Executions not starting or completing correctly
Incident Report for Virtuoso
Postmortem

On Wednesday 27th between 07:15 and 9:15 UTC we had an outage on the job submission and processing systems on the EU production environment. Alarms at 07:28 notified the team of increased error rate connected to this component leading to immediately started investigating, and at 08:05 after finishing the initial triage we took actions to contain the problem. Of this we highlight that at 08:15 we disabled temporarily job creation to allow the system to process the pending requests, and re-enabled it near the end of the outage window once the system stabilized.

Between 07:15 and 08:15, some jobs submitted were not correctly populated with the journeys to execute, and some API requests connected to execution details took significantly more time to run.

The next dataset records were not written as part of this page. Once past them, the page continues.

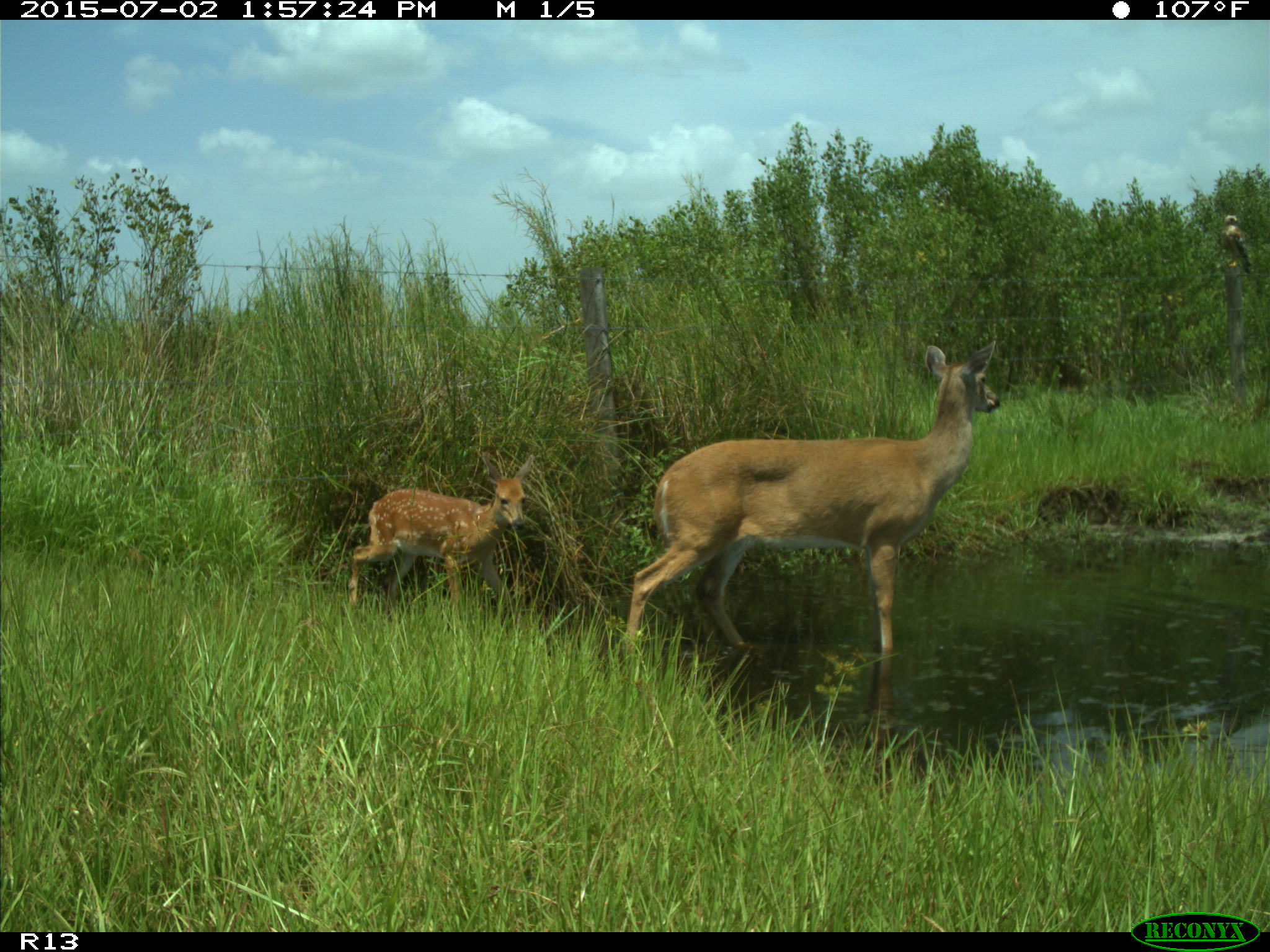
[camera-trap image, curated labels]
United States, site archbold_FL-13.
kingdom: Animalia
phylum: Chordata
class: Mammalia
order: Artiodactyla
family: Cervidae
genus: Odocoileus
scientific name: Odocoileus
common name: deer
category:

Job affected by this will automatically timeout, and will not execute. We advise customers to retry any jobs that are in this state.

Live authoring executions remained available during the outage, although slightly impacted by the API slowdown.

Posted Nov 29, 2024 - 11:56 UTC

Resolved
Executions are now launching and continuing normally, and the API is fully operational.
Posted Nov 27, 2024 - 11:29 UTC
Monitoring
The fix has reached our production environments, and we are continuing to monitor the situation. Executions are now unblocked.
Posted Nov 27, 2024 - 09:16 UTC
Identified
We have identified the root cause of the issue and are working to implement a fix.
Posted Nov 27, 2024 - 08:33 UTC
Update
We are continuing to investigate this issue.
Posted Nov 27, 2024 - 08:08 UTC
Investigating
We are observing difficulties launching and completing jobs on the Virtuoso cluster. We are investigating the issue and will provide an update when we have identified the cause.
Posted Nov 27, 2024 - 08:07 UTC
This incident affected: Application & API and Jobs and bot cluster.